Lo stress tra i più giovani

Ma non è solo il mondo degli adulti a soffrire di stress. «Tra i miei pazienti ci sono numerosi adolescenti», spiega a VD la psicologa Annalisa Battisti. «Va detto che negli ultimi anni i più piccoli sostengono di essere “stressati” perché prendono in prestito le parole dei genitori, per emulazione. Alcuni vogliono simulare gli atteggiamenti degli adulti e lo fanno simulando lo stress dei genitori. Ma la verità è che molti adolescenti sono stressati davvero. Dipende ovviamente da fattori culturali, ma molto ha inciso la pandemia. Si sviluppano rapporti a distanza, che sono evidentemente più stressanti di quelli reali perché richiedono uno sforzo costante per interpretare il linguaggio testuale, senza alcuna mimica». Non solo: «La scuola è sempre più performante e in generale la società è iper competitiva. Questo genera ansia nei giovanissimi. Alcuni giovani pazienti sono stressati anche dalla ricerca di una propria identità sessuale», aggiunge la dottoressa Battisti. «Mi ripetono: “Oddio, come farò?”. I bisogni poi aumentano e, se i genitori non sono economicamente in grado di soddisfarli, c’è il rischio di essere tagliati fuori».

Come combattere lo stress

Ma come si fa a riconoscere i segnali dello stress patologico? «Dobbiamo capire quando e quanto spesso proviamo stress: quando si protrae a lungo sarebbe meglio rivolgersi a un professionista.

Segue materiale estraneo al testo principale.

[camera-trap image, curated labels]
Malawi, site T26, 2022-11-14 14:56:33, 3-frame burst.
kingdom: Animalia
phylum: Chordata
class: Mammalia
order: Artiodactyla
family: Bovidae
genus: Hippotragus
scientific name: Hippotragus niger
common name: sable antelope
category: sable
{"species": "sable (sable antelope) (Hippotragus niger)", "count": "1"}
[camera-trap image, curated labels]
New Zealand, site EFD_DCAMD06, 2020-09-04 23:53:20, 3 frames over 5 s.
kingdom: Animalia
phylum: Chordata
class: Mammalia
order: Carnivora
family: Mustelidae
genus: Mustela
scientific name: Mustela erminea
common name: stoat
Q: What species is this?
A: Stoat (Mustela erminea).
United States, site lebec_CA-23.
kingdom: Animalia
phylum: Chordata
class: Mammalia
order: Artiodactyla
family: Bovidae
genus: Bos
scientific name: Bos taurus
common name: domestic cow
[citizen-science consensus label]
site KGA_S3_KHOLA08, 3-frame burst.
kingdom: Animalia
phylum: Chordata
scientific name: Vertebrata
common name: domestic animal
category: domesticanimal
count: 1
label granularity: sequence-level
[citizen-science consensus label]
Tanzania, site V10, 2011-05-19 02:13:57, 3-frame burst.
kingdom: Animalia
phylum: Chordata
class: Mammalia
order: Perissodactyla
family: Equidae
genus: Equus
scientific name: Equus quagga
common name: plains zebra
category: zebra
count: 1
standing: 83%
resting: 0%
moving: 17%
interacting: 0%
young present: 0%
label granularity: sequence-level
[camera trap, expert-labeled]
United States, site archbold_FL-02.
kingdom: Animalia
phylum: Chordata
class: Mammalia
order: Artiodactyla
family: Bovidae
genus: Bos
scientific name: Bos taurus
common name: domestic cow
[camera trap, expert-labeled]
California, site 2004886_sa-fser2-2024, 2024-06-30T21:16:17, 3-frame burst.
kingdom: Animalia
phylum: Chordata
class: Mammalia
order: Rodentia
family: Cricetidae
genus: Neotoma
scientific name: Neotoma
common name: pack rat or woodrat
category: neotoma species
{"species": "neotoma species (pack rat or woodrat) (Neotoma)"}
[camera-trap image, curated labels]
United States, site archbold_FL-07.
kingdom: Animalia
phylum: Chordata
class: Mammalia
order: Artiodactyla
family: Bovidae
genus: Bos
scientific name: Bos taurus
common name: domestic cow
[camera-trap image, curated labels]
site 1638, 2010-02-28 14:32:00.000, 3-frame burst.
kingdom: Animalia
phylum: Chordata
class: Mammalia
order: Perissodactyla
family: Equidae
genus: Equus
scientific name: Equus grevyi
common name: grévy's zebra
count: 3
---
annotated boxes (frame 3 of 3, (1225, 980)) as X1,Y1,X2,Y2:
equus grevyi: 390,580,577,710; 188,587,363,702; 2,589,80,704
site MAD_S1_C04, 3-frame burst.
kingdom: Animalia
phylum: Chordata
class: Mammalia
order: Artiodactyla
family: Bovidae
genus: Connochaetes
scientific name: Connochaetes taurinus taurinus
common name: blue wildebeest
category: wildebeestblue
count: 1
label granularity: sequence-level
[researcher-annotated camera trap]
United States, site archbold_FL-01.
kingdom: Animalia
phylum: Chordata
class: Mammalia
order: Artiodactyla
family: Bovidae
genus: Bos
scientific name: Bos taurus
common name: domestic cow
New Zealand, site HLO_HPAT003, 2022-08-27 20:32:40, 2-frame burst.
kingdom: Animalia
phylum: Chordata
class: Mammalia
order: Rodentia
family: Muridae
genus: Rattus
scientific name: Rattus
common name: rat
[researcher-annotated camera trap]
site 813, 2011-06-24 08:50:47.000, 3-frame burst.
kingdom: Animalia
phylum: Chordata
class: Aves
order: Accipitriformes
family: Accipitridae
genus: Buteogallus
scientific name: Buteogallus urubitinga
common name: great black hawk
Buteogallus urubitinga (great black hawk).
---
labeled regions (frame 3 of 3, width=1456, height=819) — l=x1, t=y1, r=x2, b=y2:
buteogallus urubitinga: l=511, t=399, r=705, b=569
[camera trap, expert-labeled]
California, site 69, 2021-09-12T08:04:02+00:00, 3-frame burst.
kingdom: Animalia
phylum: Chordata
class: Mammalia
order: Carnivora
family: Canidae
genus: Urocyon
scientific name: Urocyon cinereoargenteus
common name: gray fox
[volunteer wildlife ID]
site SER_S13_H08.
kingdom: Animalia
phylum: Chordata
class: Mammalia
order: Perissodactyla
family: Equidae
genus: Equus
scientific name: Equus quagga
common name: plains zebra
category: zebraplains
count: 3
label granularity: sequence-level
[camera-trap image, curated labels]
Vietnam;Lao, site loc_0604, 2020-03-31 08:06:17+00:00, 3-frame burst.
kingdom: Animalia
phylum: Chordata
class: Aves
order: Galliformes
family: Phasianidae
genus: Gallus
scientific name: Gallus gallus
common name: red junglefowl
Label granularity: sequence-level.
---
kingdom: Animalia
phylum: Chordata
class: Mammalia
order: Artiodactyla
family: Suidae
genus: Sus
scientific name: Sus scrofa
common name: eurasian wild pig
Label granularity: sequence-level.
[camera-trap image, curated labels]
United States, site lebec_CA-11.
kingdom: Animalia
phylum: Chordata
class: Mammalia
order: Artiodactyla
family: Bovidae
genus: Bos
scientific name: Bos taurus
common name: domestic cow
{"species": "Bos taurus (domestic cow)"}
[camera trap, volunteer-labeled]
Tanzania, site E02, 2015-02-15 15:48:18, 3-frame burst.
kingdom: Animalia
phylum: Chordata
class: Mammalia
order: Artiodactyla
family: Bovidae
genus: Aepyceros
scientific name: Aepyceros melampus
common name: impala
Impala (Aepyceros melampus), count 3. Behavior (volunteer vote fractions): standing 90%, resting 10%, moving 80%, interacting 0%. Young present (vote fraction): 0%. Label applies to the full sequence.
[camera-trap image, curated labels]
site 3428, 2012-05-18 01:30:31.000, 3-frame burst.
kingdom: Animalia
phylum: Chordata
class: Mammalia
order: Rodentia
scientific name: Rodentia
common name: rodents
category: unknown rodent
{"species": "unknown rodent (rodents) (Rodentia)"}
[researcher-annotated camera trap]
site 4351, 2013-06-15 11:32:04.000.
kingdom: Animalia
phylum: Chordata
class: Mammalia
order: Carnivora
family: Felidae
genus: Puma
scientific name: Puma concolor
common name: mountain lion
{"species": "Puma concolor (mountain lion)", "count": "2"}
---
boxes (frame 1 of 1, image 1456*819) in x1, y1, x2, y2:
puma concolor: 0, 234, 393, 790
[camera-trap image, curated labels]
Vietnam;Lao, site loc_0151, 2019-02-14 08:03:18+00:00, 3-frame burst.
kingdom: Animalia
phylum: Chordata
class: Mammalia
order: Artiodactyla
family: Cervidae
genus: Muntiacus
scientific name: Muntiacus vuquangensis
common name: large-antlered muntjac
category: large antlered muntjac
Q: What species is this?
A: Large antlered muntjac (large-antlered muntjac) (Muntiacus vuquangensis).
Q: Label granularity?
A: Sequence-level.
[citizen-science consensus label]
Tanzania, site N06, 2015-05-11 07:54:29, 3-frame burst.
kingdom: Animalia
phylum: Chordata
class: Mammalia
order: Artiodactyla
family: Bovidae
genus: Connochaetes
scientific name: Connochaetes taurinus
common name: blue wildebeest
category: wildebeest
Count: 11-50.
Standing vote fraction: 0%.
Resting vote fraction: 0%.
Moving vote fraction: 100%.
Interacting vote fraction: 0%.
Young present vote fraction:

Il nostro corpo ci invia comunque dei sintomi quando si alza il livello del cortisolo: affanni, mal di testa, problemi di concentrazione», spiega la dottoressa Annalisa Battisti. «Aiutiamoci con piccole coccole quotidiane, con la meditazione». Un consiglio che ha ricevuto anche Simone. «Da quando sono stato in ospedale ho dovuto iniziare la terapia, prendere due mesi di malattia al lavoro. La persona che ha direttamente causato il mio stress non ha ammesso alcuna responsabilità. Anzi, da quando sono crollato sono diventato un pericolo per l’azienda, che infatti – nonostante le mie performance – mi ha licenziato a gennaio. Ora prendo psicofarmaci, mi hanno prescritto riposo assoluto e passeggiate». E a Simone hanno consigliato il sole. «Dopo un esaurimento i nervi hanno bisogno di rigenerarsi: esporsi al sole libera endorfine che aiutano a tenere i livelli di stress sotto controllo. E’ un consiglio che vorrei dare a tutti: concedetevi una pausa al sole ogni tanto».